SET TASK | Copy out the lines from the one containing "Is the roof" through the one containing "Answer: the door", both included, reproducing them verbatim.
--- START DATASET RECORDS ---
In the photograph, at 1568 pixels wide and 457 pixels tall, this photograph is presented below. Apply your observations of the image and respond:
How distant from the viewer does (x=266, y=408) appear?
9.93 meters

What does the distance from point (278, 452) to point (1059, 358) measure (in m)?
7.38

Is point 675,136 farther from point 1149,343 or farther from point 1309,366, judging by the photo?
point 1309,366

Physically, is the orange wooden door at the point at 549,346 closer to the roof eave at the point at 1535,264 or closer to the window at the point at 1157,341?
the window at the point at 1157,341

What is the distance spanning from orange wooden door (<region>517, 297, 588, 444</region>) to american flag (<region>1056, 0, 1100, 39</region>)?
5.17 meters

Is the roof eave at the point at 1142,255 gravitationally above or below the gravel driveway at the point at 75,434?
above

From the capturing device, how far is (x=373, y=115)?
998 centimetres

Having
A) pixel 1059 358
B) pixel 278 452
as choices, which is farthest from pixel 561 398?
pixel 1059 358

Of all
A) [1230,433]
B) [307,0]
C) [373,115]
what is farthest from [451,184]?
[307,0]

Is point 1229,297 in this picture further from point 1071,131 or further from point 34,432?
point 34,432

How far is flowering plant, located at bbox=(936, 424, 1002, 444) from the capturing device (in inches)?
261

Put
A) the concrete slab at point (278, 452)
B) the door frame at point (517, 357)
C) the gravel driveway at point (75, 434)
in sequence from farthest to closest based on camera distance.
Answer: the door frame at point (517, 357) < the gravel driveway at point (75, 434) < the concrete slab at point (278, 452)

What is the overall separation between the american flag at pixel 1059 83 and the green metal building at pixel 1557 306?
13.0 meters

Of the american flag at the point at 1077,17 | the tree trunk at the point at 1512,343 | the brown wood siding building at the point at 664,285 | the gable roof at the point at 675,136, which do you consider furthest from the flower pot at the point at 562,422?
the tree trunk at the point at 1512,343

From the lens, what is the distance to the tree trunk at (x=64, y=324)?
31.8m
--- END DATASET RECORDS ---
--- START DATASET RECORDS ---
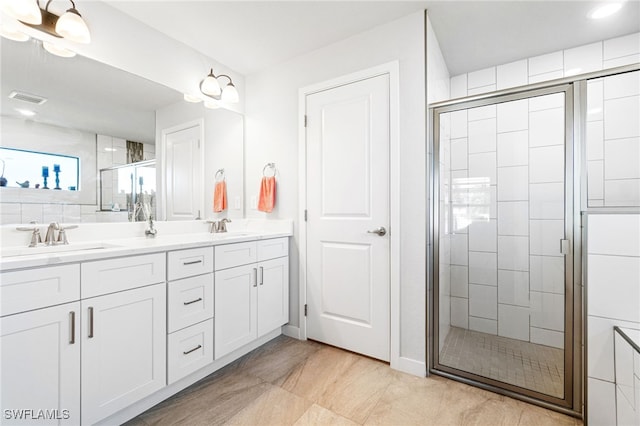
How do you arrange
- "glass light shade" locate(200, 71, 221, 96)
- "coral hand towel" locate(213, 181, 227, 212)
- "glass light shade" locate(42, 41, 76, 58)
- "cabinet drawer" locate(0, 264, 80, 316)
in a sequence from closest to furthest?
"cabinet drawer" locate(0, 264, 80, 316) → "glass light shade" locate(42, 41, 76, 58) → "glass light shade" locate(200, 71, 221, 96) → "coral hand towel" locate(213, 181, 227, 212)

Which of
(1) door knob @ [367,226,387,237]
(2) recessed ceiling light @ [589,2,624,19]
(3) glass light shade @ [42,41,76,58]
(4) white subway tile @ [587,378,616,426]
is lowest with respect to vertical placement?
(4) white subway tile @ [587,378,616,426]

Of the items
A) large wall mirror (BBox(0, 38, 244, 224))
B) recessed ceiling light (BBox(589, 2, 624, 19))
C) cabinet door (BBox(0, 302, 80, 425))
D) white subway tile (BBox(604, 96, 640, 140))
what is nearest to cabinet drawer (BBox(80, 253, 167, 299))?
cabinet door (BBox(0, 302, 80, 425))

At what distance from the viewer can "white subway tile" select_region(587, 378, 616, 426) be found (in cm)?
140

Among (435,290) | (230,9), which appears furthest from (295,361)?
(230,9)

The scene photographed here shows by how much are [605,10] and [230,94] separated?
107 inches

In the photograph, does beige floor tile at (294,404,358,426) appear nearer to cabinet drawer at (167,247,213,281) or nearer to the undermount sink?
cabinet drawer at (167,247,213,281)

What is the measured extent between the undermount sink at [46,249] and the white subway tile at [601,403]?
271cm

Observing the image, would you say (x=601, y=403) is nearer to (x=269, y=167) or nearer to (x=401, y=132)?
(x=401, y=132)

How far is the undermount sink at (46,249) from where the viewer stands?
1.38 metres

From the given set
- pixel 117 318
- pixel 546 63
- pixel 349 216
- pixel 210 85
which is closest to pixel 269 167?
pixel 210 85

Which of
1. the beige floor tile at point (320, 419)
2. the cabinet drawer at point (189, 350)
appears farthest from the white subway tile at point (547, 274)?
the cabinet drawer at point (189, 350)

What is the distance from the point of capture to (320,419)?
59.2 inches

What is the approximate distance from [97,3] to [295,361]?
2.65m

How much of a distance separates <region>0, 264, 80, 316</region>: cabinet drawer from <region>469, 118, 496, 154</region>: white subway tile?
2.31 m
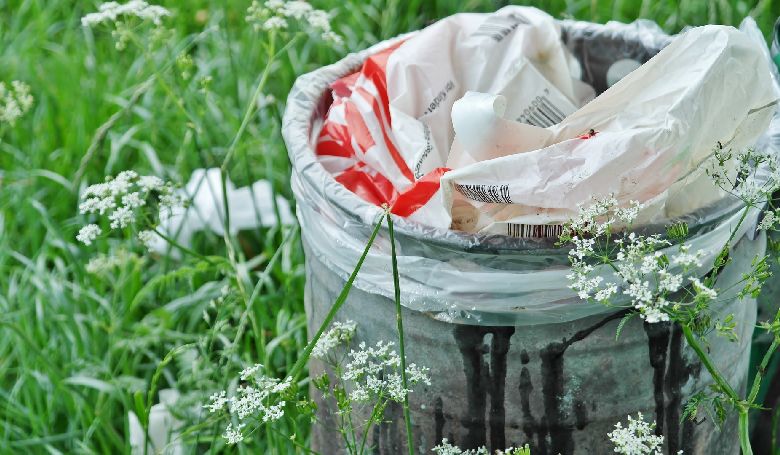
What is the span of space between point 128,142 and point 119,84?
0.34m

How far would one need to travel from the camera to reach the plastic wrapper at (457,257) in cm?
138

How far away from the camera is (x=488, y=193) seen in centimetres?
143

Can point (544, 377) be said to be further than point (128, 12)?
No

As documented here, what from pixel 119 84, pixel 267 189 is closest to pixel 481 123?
--- END DATASET RECORDS ---
EXERCISE OUTPUT |
Is the roof eave at the point at 1142,255 gravitationally above or below the gravel driveway at the point at 75,434?
above

From the capturing device, how far is (x=373, y=115)?
998 centimetres

Having
A) pixel 1059 358
B) pixel 278 452
as choices, which is farthest from pixel 561 398?
pixel 1059 358

Of all
A) [1230,433]
B) [307,0]
C) [373,115]
what is farthest from [451,184]?
[307,0]

Is point 1229,297 in this picture further from point 1071,131 or further from point 34,432?
point 34,432

How far is flowering plant, located at bbox=(936, 424, 1002, 444) from the capturing device (in inches)?
261

Put
A) the concrete slab at point (278, 452)
B) the door frame at point (517, 357)
C) the gravel driveway at point (75, 434)
in sequence from farthest to closest based on camera distance.
Answer: the door frame at point (517, 357) < the gravel driveway at point (75, 434) < the concrete slab at point (278, 452)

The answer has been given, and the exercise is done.